Analis valuta asing memperingatkan bahwa volatilitas bisa meningkat jika situasi tidak segera diredakan lewat jalur diplomatik.

Liga Arab menyerukan kepada Dewan Keamanan PBB untuk segera mengadakan sidang darurat dan menekan AS agar menghentikan aksi militer sepihak. 

Mereka juga mendesak dilanjutkannya negosiasi damai terkait program nuklir Iran yang selama ini mandek sejak keluarnya AS dari JCPOA pada 2018.

"Alih-alih menambah serangan, seharusnya AS kembali ke meja perundingan.

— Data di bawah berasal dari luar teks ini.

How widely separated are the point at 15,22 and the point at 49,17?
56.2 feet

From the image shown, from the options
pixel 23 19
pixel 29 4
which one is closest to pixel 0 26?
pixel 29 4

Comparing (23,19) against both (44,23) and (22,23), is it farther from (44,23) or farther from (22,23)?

Solusi tidak bisa ditemukan di medan tempur," kata Duta Besar Aljazair untuk PBB, Samir Bouguerra, yang juga menjadi juru bicara dalam forum Liga Arab.

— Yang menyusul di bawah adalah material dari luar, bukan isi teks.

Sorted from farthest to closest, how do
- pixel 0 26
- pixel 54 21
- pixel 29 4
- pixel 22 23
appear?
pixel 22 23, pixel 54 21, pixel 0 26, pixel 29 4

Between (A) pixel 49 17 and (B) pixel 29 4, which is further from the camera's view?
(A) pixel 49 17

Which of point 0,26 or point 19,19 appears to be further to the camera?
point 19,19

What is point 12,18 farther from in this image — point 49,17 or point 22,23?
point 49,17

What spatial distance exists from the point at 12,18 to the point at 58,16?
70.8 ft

Sementara itu, Iran melalui Kementerian Luar Negerinya menyatakan bahwa pihaknya "menyimpan hak untuk membalas dengan cara dan waktu yang dianggap sesuai," namun tetap menyebut bahwa pihaknya "tidak mencari eskalasi."

Situasi ini memperlihatkan betapa rentannya kawasan terhadap konflik horizontal. Beberapa pengamat khawatir bahwa Iran dapat mengaktifkan jaringan proksinya di Irak, Suriah, hingga Yaman untuk merespons serangan tersebut, yang dapat memicu ketegangan multipihak.

Sejumlah pihak menyerukan gencatan senjata menyeluruh dan inisiatif diplomatik baru yang melibatkan kekuatan regional dan global. 

Analis dari Middle East Institute, Jonathan Levine, menyebut bahwa tanpa intervensi diplomatik yang serius, kawasan berisiko masuk ke spiral konflik berkepanjangan.

"Jika tidak dihentikan sekarang, kita bisa melihat perang regional skala penuh antara blok pro-Iran dan pro-AS/Israel. Ini bukan hanya perang negara, tapi konflik yang melibatkan banyak aktor non-negara dengan konsekuensi tidak terprediksi," tegas Levine.

Dengan ketegangan memuncak, sorotan kini mengarah ke Washington. Akankah AS meredakan ketegangan atau justru melanjutkan jalur militer? Dunia menanti langkah selanjutnya.